On Wednesday, September 3, 2014 3:47:14 PM UTC+2, Ronan Quillevere wrote:
As you said when you change what is behind the # inside your url you do not reload the page. This is the default behavior of anchors. http://www.hypergurl.com/anchors.html
GWT and many other frameworks use that trick to create bookmarkable url and handling history without having to reload the whole page in a single page application.If you remove the hash your browser will see a new resource and will make a new query. There is no way to remove the # from your GWT app without having to reload the whole page.
Actually, yes, there is: pushState / onpopstate. http://caniuse.com/#feat=history (what Joseph called "HTML5 PushState API" in his message)
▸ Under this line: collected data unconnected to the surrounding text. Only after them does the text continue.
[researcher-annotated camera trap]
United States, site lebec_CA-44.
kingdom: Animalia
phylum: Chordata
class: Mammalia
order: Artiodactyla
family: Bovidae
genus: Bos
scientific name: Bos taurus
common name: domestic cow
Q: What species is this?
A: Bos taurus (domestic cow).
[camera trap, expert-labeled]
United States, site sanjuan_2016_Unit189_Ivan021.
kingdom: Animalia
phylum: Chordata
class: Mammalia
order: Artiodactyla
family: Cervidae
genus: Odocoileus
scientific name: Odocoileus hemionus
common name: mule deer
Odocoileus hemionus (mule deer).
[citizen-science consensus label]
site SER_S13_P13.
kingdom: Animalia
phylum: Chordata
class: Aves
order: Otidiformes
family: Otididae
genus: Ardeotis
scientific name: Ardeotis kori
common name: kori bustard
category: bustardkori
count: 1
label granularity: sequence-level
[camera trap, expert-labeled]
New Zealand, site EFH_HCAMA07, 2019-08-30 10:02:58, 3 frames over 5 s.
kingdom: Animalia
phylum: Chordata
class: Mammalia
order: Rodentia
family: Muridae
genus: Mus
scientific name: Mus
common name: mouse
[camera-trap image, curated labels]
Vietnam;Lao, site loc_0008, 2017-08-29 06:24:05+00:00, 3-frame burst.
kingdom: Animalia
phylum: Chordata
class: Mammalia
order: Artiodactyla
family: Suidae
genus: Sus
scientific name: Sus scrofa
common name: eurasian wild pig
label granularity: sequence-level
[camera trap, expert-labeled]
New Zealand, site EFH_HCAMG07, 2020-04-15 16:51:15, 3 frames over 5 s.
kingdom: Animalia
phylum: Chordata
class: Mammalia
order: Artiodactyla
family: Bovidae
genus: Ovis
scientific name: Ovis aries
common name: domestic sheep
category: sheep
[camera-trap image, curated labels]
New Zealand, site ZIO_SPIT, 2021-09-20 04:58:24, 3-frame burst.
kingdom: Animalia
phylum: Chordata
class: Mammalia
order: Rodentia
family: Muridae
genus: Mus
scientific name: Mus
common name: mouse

That however means replacing your use of com.google.gwt.user.client.History with something else. If you're using GWT Places, it's easy though: https://gist.github.com/tbroyer/1883821
On Wednesday, September 3, 2014 3:49:23 PM UTC+2, Ronan Quillevere wrote:
Now you can maybe create a servlet redirecting fromlwww.abc.com/question/
. to the url with # ?10245857
FWIW, that's what groups.google.com does; and it has "link" actions in menus to give you the link to share.
The advantage of this is that if your app needs authentication, redirects to the login form will preserve the original target URL.